Indonesia is currently rated BB by Standard & Poor’s and Ba2 by Moody’s.
“Political stability and reforms will need to continue of course, politics being a major consideration when investing in these markets”” adds Mr Lim. “You want to ensure that what is done is not undone.”
However political stability varies throughout his investment universe, with next to no instability in Singapore, while ongoing political instability in Thailand currently caps its potential.
Despite this, the fund is slightly overweight Thailand due to attractive valuations and strong fundamentals. Mr Lim believes the economy can handle the current turmoil, with the manufacturing sector recovering this year and domestic consumption boosted by strong farm income, which should create opportunities as valuations fall.
“We do not expect non-domestic earnings to be affected so continue to take a long-term positive view on Thailand,” he says.
Another consideration in some of the ASEAN markets is corporate governance. “There is less transparency in these markets and business is more relationship based, however, in Singapore minority interests are treated much better,” says Mr Lim.
Liquidity is generally not a problem in MSCI South East Asia, except the Philipppines. But it is a problem in some of the frontier markets Mr Lim can include in his fund, examples being ASEAN members, Vietnam and Sri Lanka.
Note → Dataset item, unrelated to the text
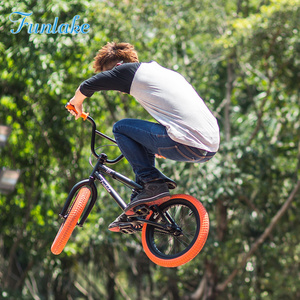 Primer Lugar en imagin extrema Barcelona de España 16 "x 2.35" neumático BMX bicicleta todo tipo de rockero precio mini BMX - Product Image 4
But these have future potential: “Vietnam has a population of more than 88m, GDP per capita is still very low and the country is politically stable, albeit a dictatorship,” says Mr Lim. “GDP growth in 2009 was 5 per cent and I like the long-term prospects, although I do not have much invested there just now.”
He adds that Vietnam is emerging as a low cost alternative to China for manufacturing and its market has the potential to follow China’s rise.